- What you need to do -
Your output must consist solely of the lines from the one containing "In looking at" through the end of the records, reproduced exactly.
— Start Raw records —
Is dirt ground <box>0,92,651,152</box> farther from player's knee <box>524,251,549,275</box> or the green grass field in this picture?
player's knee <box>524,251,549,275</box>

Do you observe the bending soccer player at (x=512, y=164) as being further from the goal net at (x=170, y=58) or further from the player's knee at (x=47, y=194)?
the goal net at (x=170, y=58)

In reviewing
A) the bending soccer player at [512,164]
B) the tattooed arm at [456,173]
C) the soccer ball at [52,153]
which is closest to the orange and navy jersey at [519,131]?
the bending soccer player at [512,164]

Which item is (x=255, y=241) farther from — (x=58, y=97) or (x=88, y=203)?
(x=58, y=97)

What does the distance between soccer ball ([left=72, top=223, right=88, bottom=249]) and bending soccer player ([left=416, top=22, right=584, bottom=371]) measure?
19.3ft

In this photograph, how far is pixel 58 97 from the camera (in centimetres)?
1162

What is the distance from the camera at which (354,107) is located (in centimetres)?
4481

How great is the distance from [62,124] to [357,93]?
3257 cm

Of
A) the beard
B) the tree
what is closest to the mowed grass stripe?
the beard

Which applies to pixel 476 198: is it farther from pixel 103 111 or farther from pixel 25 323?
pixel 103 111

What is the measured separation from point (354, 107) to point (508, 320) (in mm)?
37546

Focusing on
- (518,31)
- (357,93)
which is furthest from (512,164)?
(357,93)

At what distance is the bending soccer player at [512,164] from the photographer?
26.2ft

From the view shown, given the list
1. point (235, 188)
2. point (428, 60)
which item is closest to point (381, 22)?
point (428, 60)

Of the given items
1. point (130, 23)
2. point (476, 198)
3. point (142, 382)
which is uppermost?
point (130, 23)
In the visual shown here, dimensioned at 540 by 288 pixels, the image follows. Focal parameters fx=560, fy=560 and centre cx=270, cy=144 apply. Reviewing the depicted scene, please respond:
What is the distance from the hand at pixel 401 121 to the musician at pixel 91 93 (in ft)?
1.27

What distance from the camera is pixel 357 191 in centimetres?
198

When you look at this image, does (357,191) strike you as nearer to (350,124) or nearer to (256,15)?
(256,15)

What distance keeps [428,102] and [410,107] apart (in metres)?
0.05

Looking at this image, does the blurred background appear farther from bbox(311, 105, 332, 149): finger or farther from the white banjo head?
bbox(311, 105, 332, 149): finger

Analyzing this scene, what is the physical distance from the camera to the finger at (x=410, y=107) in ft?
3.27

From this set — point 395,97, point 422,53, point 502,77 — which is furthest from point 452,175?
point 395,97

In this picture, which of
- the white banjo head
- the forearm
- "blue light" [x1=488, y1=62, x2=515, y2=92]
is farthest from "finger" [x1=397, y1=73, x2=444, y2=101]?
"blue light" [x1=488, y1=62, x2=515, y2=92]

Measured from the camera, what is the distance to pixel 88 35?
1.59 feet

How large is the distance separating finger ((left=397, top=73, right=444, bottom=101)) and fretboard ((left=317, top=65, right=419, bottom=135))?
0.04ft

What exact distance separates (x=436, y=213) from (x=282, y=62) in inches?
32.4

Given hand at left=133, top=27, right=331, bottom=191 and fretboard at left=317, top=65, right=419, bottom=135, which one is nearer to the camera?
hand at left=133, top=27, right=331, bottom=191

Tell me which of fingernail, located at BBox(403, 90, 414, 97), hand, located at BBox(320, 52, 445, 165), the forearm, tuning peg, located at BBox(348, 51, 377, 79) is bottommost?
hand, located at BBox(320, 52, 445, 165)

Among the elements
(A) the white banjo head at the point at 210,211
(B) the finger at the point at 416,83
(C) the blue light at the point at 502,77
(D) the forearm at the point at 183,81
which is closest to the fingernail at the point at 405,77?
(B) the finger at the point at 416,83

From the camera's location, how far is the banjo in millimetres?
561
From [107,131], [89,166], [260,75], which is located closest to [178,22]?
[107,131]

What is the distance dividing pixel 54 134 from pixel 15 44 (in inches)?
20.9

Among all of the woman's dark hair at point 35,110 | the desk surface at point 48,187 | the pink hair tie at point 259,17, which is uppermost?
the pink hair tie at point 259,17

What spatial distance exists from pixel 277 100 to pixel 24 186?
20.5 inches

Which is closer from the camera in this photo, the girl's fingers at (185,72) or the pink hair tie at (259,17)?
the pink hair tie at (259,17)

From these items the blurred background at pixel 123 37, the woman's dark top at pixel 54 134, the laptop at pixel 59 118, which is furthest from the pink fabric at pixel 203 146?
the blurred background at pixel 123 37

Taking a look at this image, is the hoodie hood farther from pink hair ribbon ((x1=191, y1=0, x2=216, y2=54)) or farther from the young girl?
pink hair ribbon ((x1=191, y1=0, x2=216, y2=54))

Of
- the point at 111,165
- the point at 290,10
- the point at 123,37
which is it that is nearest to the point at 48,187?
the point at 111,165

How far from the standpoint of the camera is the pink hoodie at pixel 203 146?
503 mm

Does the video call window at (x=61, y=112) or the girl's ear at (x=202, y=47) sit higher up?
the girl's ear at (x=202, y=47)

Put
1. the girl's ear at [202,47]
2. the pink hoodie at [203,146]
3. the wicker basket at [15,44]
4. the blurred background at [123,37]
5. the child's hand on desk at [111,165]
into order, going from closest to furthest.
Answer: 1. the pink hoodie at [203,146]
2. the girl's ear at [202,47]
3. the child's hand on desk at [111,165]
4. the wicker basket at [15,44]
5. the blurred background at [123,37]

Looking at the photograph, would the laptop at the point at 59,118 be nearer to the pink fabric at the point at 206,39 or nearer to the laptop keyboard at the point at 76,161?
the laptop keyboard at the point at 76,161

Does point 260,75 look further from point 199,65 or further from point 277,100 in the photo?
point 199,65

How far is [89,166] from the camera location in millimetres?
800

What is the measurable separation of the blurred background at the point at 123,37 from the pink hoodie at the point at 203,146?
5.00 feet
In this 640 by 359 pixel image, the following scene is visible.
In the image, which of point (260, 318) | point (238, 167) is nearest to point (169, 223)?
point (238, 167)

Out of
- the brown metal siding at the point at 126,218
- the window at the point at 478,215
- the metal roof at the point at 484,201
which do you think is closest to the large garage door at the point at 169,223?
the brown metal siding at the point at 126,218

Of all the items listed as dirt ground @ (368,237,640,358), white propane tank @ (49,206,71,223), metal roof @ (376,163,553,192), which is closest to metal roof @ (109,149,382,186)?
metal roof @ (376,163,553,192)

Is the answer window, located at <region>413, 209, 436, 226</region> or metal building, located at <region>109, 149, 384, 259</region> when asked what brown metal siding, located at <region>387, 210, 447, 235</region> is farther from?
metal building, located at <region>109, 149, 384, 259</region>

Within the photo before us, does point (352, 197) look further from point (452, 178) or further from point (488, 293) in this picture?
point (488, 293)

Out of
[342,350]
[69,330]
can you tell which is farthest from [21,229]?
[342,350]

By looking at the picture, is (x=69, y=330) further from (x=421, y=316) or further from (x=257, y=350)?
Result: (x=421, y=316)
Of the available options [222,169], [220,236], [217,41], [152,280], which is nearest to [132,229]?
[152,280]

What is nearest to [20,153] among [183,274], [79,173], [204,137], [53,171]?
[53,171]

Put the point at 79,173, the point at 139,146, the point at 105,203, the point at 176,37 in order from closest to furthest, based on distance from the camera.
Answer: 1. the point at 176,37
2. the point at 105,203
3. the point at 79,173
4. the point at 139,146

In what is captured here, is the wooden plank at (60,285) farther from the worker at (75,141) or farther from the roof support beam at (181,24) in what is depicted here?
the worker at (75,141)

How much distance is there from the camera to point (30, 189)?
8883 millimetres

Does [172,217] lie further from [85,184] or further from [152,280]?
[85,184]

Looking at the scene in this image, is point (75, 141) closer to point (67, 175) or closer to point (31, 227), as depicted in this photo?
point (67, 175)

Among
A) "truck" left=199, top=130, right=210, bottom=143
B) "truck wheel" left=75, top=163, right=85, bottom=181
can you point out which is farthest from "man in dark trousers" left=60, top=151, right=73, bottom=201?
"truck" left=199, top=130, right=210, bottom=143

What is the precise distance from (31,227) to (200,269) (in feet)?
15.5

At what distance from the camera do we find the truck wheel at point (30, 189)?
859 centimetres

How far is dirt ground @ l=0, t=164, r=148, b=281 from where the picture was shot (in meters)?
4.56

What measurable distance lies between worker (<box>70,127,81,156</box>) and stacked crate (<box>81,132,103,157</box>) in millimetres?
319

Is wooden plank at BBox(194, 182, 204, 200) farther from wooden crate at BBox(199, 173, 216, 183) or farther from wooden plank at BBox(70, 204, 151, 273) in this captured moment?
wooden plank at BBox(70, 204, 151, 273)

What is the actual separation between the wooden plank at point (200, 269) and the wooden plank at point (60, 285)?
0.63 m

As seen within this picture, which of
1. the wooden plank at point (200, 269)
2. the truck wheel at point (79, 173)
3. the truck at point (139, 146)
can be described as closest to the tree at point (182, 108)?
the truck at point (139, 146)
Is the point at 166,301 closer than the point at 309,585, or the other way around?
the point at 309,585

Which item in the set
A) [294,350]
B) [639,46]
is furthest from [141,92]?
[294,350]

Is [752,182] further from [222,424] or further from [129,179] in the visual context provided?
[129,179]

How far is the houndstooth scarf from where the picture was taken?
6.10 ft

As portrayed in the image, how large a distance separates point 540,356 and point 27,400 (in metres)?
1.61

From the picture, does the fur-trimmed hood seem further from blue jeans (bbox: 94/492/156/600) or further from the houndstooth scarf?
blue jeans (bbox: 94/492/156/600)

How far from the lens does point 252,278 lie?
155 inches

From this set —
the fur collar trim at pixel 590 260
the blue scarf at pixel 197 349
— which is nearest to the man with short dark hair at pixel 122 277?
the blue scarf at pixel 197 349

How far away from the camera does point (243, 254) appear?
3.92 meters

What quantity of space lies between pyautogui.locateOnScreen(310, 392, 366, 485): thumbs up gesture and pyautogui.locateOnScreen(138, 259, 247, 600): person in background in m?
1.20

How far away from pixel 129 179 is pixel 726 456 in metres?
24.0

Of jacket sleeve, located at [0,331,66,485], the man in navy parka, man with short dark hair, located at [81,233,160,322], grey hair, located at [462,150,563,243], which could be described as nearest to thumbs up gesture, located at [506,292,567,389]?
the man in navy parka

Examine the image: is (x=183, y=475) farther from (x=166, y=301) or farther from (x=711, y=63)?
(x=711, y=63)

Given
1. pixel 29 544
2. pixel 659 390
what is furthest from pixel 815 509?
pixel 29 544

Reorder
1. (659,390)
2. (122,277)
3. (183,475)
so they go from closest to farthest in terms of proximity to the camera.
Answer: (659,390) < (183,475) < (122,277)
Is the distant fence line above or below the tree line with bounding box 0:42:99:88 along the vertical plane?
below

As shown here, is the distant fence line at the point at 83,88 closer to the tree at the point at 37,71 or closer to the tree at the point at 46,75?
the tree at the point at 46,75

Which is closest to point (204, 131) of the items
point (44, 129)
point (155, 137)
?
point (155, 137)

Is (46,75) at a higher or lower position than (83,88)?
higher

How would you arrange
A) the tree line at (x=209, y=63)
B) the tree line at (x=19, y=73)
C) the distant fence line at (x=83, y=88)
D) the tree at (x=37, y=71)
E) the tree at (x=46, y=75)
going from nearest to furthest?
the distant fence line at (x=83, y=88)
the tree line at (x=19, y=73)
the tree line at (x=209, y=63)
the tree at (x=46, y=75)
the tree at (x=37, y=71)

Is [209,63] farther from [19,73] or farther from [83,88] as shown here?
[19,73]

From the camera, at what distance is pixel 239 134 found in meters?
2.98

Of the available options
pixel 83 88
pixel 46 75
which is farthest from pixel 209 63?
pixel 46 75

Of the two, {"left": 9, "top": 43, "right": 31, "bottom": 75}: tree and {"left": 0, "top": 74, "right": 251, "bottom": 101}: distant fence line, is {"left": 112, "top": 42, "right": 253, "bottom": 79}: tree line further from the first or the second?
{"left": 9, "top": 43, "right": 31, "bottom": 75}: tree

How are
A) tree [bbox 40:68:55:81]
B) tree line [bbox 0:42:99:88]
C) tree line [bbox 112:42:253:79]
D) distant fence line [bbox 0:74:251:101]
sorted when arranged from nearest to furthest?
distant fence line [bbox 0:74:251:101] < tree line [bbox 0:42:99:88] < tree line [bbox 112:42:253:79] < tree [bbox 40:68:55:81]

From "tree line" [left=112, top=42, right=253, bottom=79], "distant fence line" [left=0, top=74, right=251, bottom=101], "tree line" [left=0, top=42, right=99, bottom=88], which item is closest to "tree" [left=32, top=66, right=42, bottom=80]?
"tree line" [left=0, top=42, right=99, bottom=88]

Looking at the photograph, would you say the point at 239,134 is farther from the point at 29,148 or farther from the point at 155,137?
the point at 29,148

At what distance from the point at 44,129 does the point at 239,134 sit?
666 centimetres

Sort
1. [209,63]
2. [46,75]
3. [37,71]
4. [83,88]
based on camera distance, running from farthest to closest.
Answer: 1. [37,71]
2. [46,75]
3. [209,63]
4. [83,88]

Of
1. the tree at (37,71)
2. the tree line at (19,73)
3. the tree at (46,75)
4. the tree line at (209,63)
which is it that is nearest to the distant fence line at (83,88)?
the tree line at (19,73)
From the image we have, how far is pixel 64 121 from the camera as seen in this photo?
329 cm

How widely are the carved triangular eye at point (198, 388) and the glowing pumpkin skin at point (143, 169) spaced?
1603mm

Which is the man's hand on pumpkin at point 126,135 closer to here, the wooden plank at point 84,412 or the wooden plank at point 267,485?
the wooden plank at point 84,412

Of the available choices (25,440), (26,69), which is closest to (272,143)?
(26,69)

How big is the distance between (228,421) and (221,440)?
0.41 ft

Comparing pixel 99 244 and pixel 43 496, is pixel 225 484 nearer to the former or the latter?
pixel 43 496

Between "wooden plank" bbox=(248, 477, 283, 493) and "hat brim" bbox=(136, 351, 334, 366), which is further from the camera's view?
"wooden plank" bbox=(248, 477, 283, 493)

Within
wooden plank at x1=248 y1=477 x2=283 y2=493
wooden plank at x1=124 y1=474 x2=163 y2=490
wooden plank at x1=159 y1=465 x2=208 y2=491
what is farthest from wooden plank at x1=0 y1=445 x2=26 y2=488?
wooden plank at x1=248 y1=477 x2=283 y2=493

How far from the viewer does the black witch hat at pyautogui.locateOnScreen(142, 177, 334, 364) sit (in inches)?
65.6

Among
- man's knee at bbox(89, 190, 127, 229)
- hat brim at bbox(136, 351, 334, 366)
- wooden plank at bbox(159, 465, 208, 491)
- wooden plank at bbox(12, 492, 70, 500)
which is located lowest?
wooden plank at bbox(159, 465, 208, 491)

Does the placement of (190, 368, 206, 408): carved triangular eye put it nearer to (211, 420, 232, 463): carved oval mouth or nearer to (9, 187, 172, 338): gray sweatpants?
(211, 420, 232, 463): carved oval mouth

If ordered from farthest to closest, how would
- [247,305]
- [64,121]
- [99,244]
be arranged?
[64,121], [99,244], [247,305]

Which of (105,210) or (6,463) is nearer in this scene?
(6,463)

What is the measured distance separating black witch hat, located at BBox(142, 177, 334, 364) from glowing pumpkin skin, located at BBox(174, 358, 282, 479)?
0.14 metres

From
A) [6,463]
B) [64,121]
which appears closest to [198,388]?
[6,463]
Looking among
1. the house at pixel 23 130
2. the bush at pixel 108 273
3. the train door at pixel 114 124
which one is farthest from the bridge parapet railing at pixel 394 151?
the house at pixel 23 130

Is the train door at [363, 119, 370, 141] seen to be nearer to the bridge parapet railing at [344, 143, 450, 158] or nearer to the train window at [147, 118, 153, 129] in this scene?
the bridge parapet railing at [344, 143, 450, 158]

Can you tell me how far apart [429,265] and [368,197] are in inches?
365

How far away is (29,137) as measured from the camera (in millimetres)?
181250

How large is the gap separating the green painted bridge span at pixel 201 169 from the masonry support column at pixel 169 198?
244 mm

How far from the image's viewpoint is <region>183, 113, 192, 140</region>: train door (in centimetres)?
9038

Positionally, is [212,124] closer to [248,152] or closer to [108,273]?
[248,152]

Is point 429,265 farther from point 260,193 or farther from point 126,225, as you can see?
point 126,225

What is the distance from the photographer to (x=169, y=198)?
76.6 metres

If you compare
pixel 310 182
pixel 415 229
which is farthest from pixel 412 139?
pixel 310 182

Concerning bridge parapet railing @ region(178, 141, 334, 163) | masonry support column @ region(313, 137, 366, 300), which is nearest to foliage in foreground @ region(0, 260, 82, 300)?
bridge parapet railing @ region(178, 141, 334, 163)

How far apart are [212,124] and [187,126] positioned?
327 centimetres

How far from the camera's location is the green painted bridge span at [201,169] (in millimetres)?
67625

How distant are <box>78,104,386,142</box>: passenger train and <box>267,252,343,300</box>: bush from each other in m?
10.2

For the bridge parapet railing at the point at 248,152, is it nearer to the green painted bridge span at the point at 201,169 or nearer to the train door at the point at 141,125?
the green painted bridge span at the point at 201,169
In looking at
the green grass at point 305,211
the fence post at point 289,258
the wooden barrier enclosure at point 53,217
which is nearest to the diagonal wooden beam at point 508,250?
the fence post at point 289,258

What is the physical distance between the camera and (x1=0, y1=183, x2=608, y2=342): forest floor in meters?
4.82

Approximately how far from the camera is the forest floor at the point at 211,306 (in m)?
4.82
— End Raw records —
- Written response -
In looking at
the green grass at point 305,211
the fence post at point 289,258
the wooden barrier enclosure at point 53,217
which is nearest to the diagonal wooden beam at point 508,250?
the fence post at point 289,258

What is the physical distance between the camera and (x1=0, y1=183, x2=608, y2=342): forest floor in meters?
4.82

Approximately how far from the camera is the forest floor at the point at 211,306 (in m)?
4.82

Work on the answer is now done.